Wingman flew low and circled over the open space. It was a market. It reminded Donald of Chinatown. People were buying and selling groceries. Boys were helping their fathers carry baskets of vegetables, eggs, meat. Donald could hear them talking. He could smell things cooking, shu-mai and wonton. It made him hungry. There was a little boy eating what looked like a lotus root cake while he waited for his father, who talked with friends. It was like Chinatown, but bigger, sunnier, happier. Donald wished Wingman would put him down. He wanted to talk to the boy with the lotus root cake. He wanted to walk among the grocers’ stalls. He wanted to smell up close all the things cooking. He had the feeling that he would meet Oi-Lai Bok selling newspapers and comics in Chinese. Then someone saw them. There was a shout, and Wingman flapped his wings hard. They rose straight up, into the cold air. The city fell away so fast that Donald had a funny feeling in his stomach.
They flew over farms again, and hills. They were getting into a place where there were lots of hills. Some of them were very high, mountains almost. At times the peaks were as high as the tips of Wingman’s wings.
Some people were moving on a path, two men and a boy. They were leading a horse. They were high up, close to Donald and Wingman, and Donald could see their faces clearly. One of the men looked a lot like his uncle, Li-Noon, except that instead of an overcoat and a gray felt hat, this Li-Noon wore a long cloak of a beautiful blue color. It came almost to the ground, and at the bottom showed a little of another robe that the man had on underneath. It reminded Donald of the robe his mother used to wear in the mornings, before she had left them for the hospital. Then they had passed over t
hem and they were out of sight before Donald had seen all he wanted to see of the man who looked like Uncle Noon.
It was getting foggy. The hills were real mountains now. Wingman landed Donald on a little bridge that connected two rocky cliff faces. A long way down, below the little bridge, there was a stream. Wingman stood on the bridge and flapped his wings twice. Then they became soft, and fell about his shoulders and were his cape of feathers again. He sat down on the bridge, his feet dangling over the side, and Donald sat down too.
He looked down at the river and heard a faint rushing noise. The noise got louder and louder as the fog closed in. It was getting cold, and late; the traffic overhead was getting heavier. Donald was back on the George Washington Bridge. Wingman was gone.

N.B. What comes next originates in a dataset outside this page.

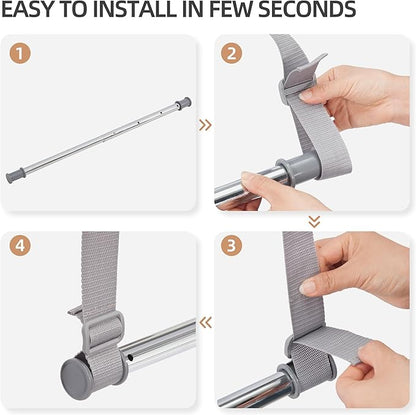 EASY TO INSTALL IN FEW SECONDS

1

2

4

3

He was holding something in his hand. It was a gray feather. It could almost have been a pigeon feather, but Donald recognized it as one of the feathers from Wingman’s cape. He put it in his pocket.
Getting down from the icy bridge was not easy. Donald could not climb down the way he usually did. He had to slide down the slanting girders, or push himself along with his hands until he came to a place where he could drop to a lower level. He was constantly slipping and the ice hurt his hands.

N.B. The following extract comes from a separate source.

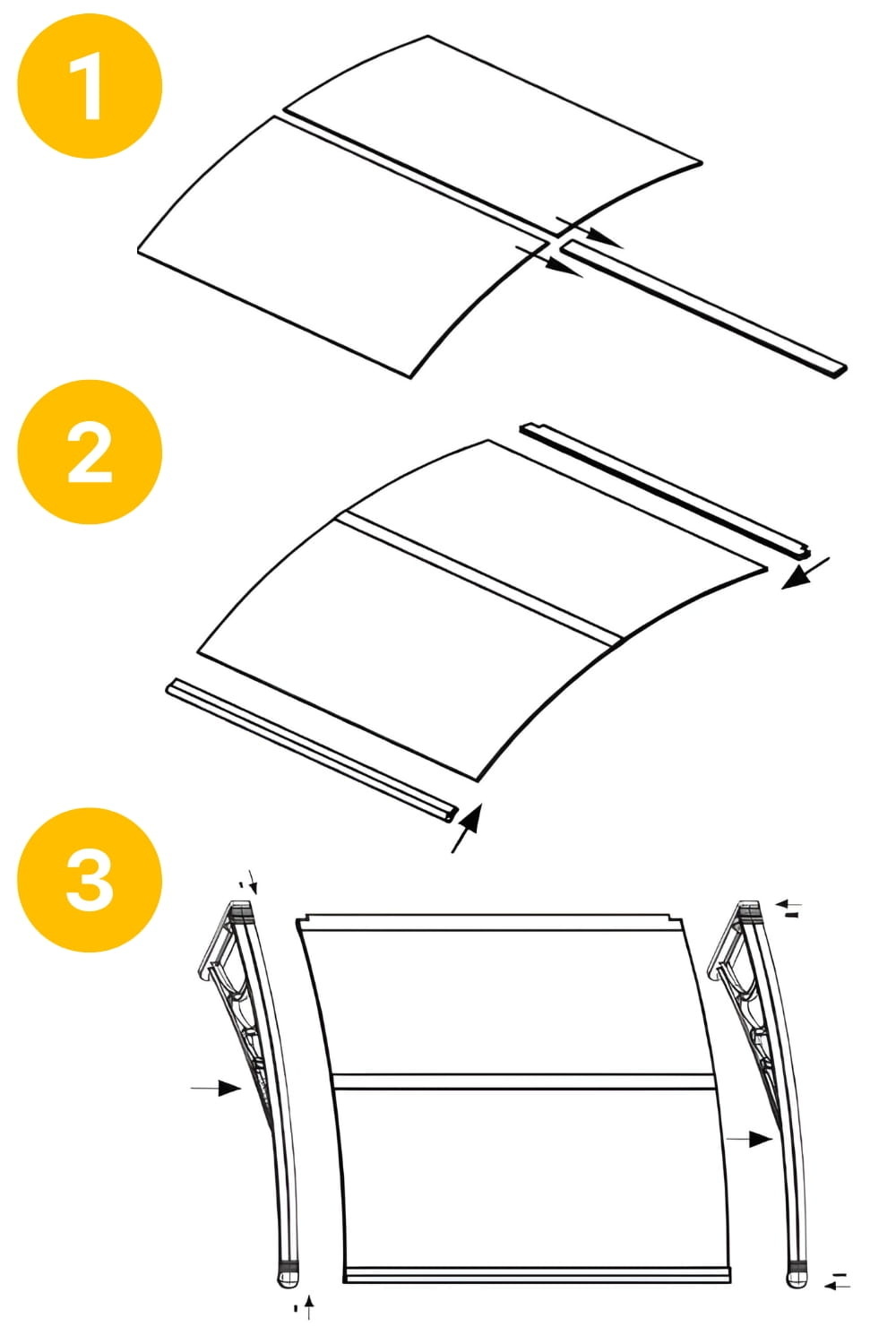 1

2

3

The only way to get down the big wall part at the bottom was to slide down. When it wasn’t icy he could slide down slowly by dragging the rubber toes of his basketball shoes against the concrete, and sort of hugging it with his body and the palms of his hands. This time he just slid down like a brick. It was almost like falling straight down for ten or twelve feet.
When he hit the bottom, it knocked the wind out of him and he couldn’t move for a minute or two. The first thing he did when he could move his hand was to reach in his pocket and see if the feather was there. He hadn’t been afraid at all.